Pour d’autres, poser la question des raisons de vivre revient à ouvrir un abîme, pointer un vide existentiel angoissant : on ne sait pas vraiment pourquoi on est là, parce qu’en vérité on ne sait rien ou pas grand chose, et que la vie n’a semble-t-il d’autre sens qu’elle-même.
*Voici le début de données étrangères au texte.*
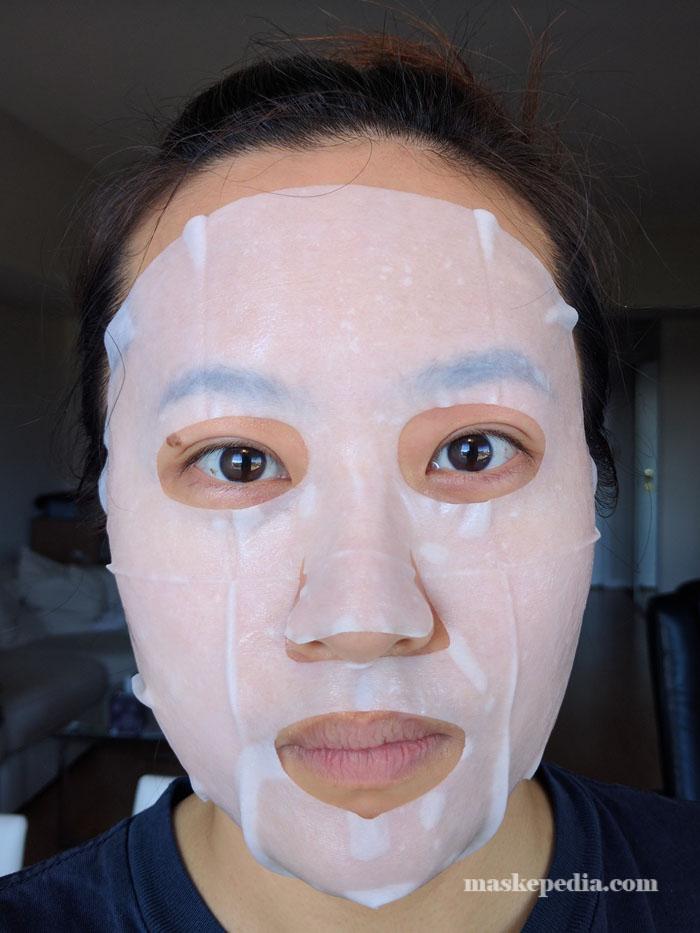 It's Skin The Fresh Sheet Mask Blueberry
Moi, j’aimerais que cette question, on puisse la poser sans que ce soit un problème. Sans que ça blesse les gens, sans que ça les fasse paniquer, sans que ça risque d’être perçu comme un signe de fragilité psychologique, voire de pathologie mentale dangereuse. Parce que l’ériger en tabou, ça ne fait que diviser, stigmatiser et enfermer celles et ceux qui se questionnent dans une détresse d’autant plus grande qu’elle est vécue dans l’isolement ; et c’est que réside le véritable danger. J’aimerais qu’on puisse partager nos peurs et s’interroger ensemble, et admettre ensemble qu’on est peu de choses et qu’on n’est pas indispensables sur Terre, et qu’on ne sait pas où on va et que c’est ça qui est beau, parce qu’on peut décider nous-mêmes du (des) sens qu’on donne à nos vies, et parce que c’est à plusieurs qu’on peut construire encore plus de sens. Et c’est ce que je retiendrai de cette suite d’événements : se sentir lié·e·s, par la parole, les émotions, par nos failles, par notre humanité tout simplement, c’est ça, finalement, qui fait sens.

Après tout, nous ne sommes pas autre chose que les cellules d’un corps immense.